Delacroix, admirateur de Rubens, ne critiquait donc pas le débordement d'un nu plantureux. Ses griefs majeurs ont sauvent été repris pas les critiques : inintelligibilité des attitudes et des gestes qui transposent peut-être ceux des baigneuses épiées ou surprises du XVIIIème siècle; le fait que les deux figures « tiennent » mal dans le paysage. "Les figures ne font pas corps avec le paysage; ce sont deux études séparées et incrustées l'une dans l'autre." (Gillet). Il ne s'agissait pas encore d'une toile de plein air.
L. Gonse, en 1900, mettait les choses au point : « Depuis, nous avons fait du chemin, on peut à présent la regarder sans émoi, et l'on ne sera plus conspué si l'on insinue que jamais peintre, y compris Rubens, n'a rendu ainsi, en pleine vie, en pleine vérité, le nu frissonnant et sanguin. La grande hardiesse de Courbet, cependant, n'est pas tant d'avoir peint sans atténuation la nudité d'un modèle vu de dos, que d'avoir associé cette nudité à un paysage véridique ».
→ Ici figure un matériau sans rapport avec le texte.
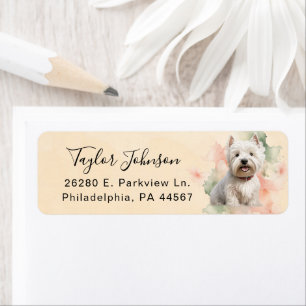 West Highland Terrier Dog Return Address Label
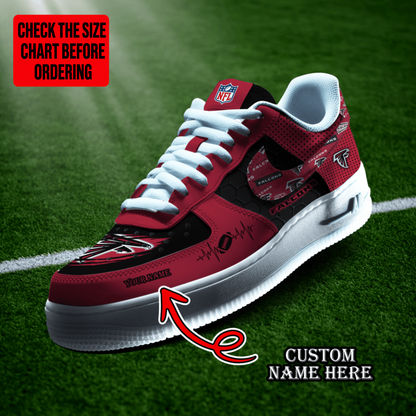 [SPECIAL OFFER] NEW CUSTOMIZED NFL18 ATF ATLANTA FALCONS AF1 SHOES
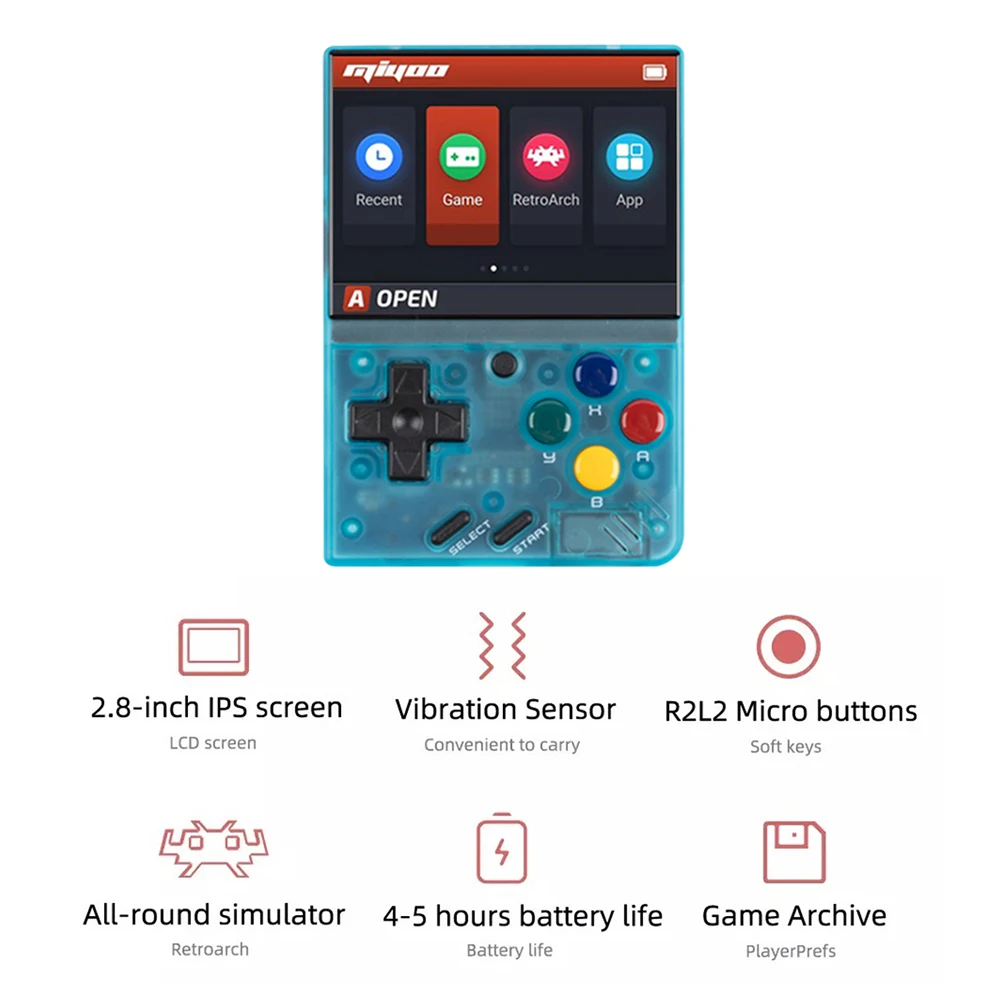 Оригинальная консоль MIYOO MINI V2 ++ Plus с IPS экраном ретро игровая 2500 игр портативная Ретро игровой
M. Gustave Geffroy de s'étonner que « ces femmes de campagne sans malice » aient pu être considérées comme les « amazones combattantes du Réalisme ».
On ne discute plus aujourd'hui le rendu de « l'architecture charnelle de la Baigneuse isolée afin de ne rien perdre de son pouvoir personnel, il est certain que le peintre s'amuse à un défi, mais il est en quelque sorte pris à son piège et je vois comme une poésie grossière dans ces chairs tumultueuses ».
A l'apparition des Baigneuses, M. Guichard, peintre les avait trouvées dignes du Louvre.
Vers 1867, Edmond About était un des rares critiques qui reconnut leurs mérites : « Cette étude de dos est le morceau le plus résistant et le plus complet que M. Courbet ait jamais exposé. Il a bâti cette masse charnue avec une puissance digne de Giorgione ou de Tintoret. Tous les hommes de goût d'aujourd'hui ont du venir s'inscrire à la file contre un tel scandale de nudité, mais les hommes de goût iront dans cent ans lui rendre justice.
Pourtant, dès 1853, un acheteur audacieux s'était présenté. Au dire de Castagnary, Alfred Bruyas, traversant l'Exposition ; s'arrêta frappé devant le tableau et dit : « Voici l'art libre, cette toile m'appartient. » Dix ans plus tard, le Déjeuner sur l'herbe de Manet devait faire écho, non moins "scandaleux" aux Baigneuses de Courbet.